Everything was fine Saturday morning, so they just took my runs away for Friday. Went out Saturday morning, me and Balooshi both shook. At that time, the bump was kind of soft, I told Brad, ‘Look, the best thing I can do, the boost is still down on my car, the best thing I can do is go get my nitrous car and go run it. I know where I’m at, I know I can get in with it.’ So I went down to tech and told them I was going to do this. We get the car out and are warming it up, and the tech guy comes by to tech it in and says, ‘I need to hook to the ECU (Electronic Control Unit).’ I looked at him kind of funny and said, ‘Really?’ Nine years or whatever I’ve raced over here with fuel injection, nobody -- nobody -- three Pro Mod championships and 14 or 15 national event wins -- nobody has ever hooked to this ECU to check it for anything. The ECU I run is the old stuff, it can’t make traction control, so nobody’s ever checked it. Well, he decides he’s going to check it. I didn’t care. And he said, ‘Well, you don’t have right firmware in this thing.’ I said, ‘What are you talking about?’ He said, ‘It’s got to be (version) 47.’ I said, ‘Well, I’ve always run 44, that’s the deal I’ve run for years.’ So I turned right around again, called Graham from EFI, put him on speakerphone, both of us standing there, and Graham said, ‘Jacob, we talked about it over the winter and you said there was no problem with that box. There was only one car running it and we have no problem with that box.’ So that issue was basically over and I guess took for granted and it was legal. 

Well, it wasn’t as far as they were concerned. So then they told me, ‘You can still run your turbo car.’ At this point, I’m pretty pissed off and said, ‘No, I ain’t running either damn one of them. I’m just done with it for the day.’ My whole deal, nine or 10 years of running this stuff, they’ve never, ever hooked to my ECU box. I can’t say 100 percent, but I don’t know they’ve ever hooked to my ignition box because I don’t run what they call ‘the grid,’ I run a 7531, which is not a traction control box, so they know I’ve never tried to run anything that cheated on traction control or or any of that stuff, so they had no reason to really check me through all these years. It was just a bad deal that happened at Topeka. 

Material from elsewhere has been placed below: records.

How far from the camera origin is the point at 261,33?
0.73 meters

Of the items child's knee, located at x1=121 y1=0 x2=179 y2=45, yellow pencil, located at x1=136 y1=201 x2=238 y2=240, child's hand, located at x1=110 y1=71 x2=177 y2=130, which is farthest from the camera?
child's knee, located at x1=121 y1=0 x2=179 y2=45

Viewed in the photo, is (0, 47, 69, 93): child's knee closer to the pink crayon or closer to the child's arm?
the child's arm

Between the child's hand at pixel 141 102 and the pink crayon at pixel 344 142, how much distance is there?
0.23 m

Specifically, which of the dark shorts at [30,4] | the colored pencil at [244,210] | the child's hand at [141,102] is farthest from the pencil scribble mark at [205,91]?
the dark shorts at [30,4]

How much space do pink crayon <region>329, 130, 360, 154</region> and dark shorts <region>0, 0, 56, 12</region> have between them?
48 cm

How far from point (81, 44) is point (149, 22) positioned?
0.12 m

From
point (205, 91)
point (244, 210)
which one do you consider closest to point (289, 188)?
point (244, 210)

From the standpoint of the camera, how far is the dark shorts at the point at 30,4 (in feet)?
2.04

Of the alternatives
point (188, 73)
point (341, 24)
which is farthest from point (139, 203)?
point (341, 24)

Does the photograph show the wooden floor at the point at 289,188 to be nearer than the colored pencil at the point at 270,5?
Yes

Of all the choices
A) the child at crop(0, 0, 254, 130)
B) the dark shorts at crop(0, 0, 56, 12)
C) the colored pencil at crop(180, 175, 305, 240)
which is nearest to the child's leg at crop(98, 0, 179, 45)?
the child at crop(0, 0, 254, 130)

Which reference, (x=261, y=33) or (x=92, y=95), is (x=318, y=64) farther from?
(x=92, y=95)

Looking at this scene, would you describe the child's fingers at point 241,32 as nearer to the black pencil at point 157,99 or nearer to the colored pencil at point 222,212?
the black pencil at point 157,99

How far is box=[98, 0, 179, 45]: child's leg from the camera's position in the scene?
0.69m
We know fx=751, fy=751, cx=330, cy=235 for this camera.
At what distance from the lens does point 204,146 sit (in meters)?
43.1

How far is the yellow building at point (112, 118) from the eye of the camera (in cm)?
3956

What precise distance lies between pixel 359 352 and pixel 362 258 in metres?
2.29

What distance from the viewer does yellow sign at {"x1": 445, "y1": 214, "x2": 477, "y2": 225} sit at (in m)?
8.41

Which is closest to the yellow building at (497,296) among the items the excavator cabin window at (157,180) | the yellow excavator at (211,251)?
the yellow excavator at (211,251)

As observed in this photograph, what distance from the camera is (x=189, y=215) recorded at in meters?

The biggest complaint I had was I had run this box in Balooshi’s car the first three races: Gainesville, Houston, Charlotte. They never checked it. My biggest complaint that if this firmware was so critical they approved this winter, why did this car not get checked at the very first race of the year for the right firmware? Balooshi’s car ran three races, me tuning it, and I ran Virginia, the race right before Topeka, with this box in my car. Now we get to Topeka and they started checking it and it ain’t legal. This stuff should’ve been checked at Gainesville, the very first race of the year. Either way, it got overlooked. It’s 50 percent my fault, 50 percent the tech people’s fault for not checking this stuff. It just turned out that I’m the one that paid the price for it by not qualifying. Both of my Friday runs at Topeka, I think, would’ve qualified me in the top half of the field. Just a freak deal.